As the race to become the first company worth $1 trillion enters the final lap, technology monopolies are dominating the stock market. The five biggest companies by market value are U.S. tech stocks: Apple , Amazon, Alphabet , Microsoft and Facebook . Between them they accounted for more than a third of the $2.7 trillion increase in value of the S&P 500 in the past 12 months.
Worse, the top five now make up more than 15% of the S&P, the most for any top five since early 2000. Is it time to worry that the market is getting top heavy?
History suggests not, as a handful of companies have been far more dominating in the past. But that doesn’t mean we should be unconcerned. The first risk to investors is that they turn out to be wrong to think that disruptive tech companies will be immensely profitable in the future. The second risk is that the outperformance of a small group of huge companies is a sign that the market is approaching the end of the cycle, as it was ahead of the 1990, 2000 and 2008 recessions, as well as in 1973.
Start with the good news. Apple, with a market value of $937 billion, is about 4% of the S&P on its own, the most of any company since Exxon Mobil in 2008, and before that Microsoft in the dotcom bubble. But go back further and the S&P looks much better distributed: At the start of the 1970s IBM was 9% of the index, while AT&T and General Motors both had a bigger share than Apple has today. (You can play with the chart below to see the biggest companies in any year.)
The same goes for the top five, which had a higher share of the S&P than they have today from 1964 until 1983, according to calculations by Tim Edwards of the index investment strategy team at S&P Dow Jones Indices. However, there used to be a longer tail of small companies, and the S&P now makes up a much larger proportion of the total value of the market.
What’s different is that this time all five share a single characteristic, that of being disruptive tech stocks with strong grips on their customers. Shareholders have bought into the idea that these companies will dominate the market for many years to come, reaping the rewards of their heavy spending on research and development and expansion into new areas of business. In the past the most similarity was in 1980, when three stocks were oil dependent: industry supplier Schlumberger , Exxon and Amoco’s predecessor. Even in the dotcom madness at the end of 1999, Exxon, retailer Walmart and industrial conglomerate General Electric remained among the five biggest.
Such concentration by type of company should be troubling. It requires the belief that something deep has changed in the nature of business, and the big tech companies have better defenses for their profits than big companies had in the past. Or that they are able to exploit technologies in ways that other companies aren’t, and that governments won’t step in, as in the past, to restrict such highly profitable monopolies. Or perhaps that visionary leaders and innovative corporate cultures mean the companies are destined to beat more conventional competitors in the future, too. But a lot of money is riding on the idea that the big five’s fat profit margins or rapid growth are impervious to competition, even from one another.
It is also unusual that a small group of large companies should do so much better than everyone else.

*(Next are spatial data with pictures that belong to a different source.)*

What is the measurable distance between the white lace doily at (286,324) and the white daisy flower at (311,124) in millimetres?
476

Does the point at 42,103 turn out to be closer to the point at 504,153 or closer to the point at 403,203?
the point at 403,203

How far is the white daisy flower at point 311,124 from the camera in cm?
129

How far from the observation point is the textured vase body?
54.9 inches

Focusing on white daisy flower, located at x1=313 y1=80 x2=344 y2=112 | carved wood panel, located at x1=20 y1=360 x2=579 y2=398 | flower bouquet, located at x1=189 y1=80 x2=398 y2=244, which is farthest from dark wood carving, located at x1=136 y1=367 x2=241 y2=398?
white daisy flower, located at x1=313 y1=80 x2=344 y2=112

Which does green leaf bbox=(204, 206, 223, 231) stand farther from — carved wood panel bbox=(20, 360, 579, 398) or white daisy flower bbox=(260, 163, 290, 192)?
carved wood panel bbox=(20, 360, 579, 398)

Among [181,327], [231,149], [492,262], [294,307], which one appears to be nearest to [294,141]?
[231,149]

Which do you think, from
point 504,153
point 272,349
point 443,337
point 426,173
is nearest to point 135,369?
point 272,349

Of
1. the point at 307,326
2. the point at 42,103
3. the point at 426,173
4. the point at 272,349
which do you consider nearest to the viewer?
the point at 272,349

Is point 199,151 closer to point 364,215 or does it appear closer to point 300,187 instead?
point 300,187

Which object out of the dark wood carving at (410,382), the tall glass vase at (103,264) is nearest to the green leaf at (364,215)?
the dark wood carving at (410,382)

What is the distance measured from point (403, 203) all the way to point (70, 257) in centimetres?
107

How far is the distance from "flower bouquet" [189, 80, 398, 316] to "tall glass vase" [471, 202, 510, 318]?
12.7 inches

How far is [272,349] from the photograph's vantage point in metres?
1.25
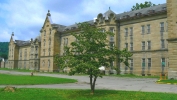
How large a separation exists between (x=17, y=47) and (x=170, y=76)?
85516 millimetres

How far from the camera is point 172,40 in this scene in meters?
32.9

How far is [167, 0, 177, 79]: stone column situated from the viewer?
32.5 m

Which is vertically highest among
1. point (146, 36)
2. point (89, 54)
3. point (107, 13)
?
point (107, 13)

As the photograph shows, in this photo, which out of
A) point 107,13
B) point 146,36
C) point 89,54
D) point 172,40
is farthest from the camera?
point 107,13

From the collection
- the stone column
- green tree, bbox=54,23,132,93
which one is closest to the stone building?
the stone column

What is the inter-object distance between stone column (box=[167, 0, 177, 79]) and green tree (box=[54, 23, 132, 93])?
18030 millimetres

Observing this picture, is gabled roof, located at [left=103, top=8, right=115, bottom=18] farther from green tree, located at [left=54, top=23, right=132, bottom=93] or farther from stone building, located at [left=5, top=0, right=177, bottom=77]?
green tree, located at [left=54, top=23, right=132, bottom=93]

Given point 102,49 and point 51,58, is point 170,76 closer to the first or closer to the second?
point 102,49

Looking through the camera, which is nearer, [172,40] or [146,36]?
[172,40]

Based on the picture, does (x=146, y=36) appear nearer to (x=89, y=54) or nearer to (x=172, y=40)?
(x=172, y=40)

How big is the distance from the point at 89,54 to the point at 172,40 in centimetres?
2084

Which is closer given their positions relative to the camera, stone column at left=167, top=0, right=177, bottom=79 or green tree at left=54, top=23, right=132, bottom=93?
green tree at left=54, top=23, right=132, bottom=93

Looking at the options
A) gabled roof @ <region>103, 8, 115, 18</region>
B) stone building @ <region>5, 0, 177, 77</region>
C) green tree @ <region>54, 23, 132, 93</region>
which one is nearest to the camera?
green tree @ <region>54, 23, 132, 93</region>

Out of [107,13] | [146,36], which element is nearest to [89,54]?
[146,36]
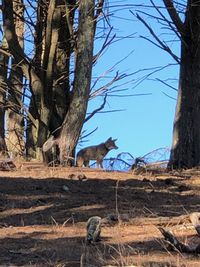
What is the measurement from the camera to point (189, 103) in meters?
10.5

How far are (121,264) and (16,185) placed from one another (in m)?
3.42

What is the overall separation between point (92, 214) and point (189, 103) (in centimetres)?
474

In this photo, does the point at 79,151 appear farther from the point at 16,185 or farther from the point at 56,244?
the point at 56,244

The scale of the outperformance is extraordinary: An investor who put the same money into each of the big five a year ago is up 38%, ignoring dividends, while the S&P is up 14%.
The simplest measure of large-stock performance within the S&P is to compare the ordinary index weighted by market value, where the biggest have a much bigger effect on market moves, against an equal-weighted version. Usually the equal-weight S&P does better, as smaller members of the index outperform the dullards at the top. But as the business cycle and market cycle grow old, it is common for investors to concentrate on a smaller number of big stocks, leading the equal-weight index to underperform. That’s what happened ahead of the 1990 downturn, the popping of the dotcom bubble in 2000 and the 2008 crash after Lehman failed. It’s happening again now.
But this time might be different. While the tech giants are beating the rest of the S&P, smaller stocks are beating the S&P, too, so it may be more about tech excitement than a rotation into big companies. Equally, the tech giants are no mere dotcom flash. But it is rare for the biggest stocks to outperform for long.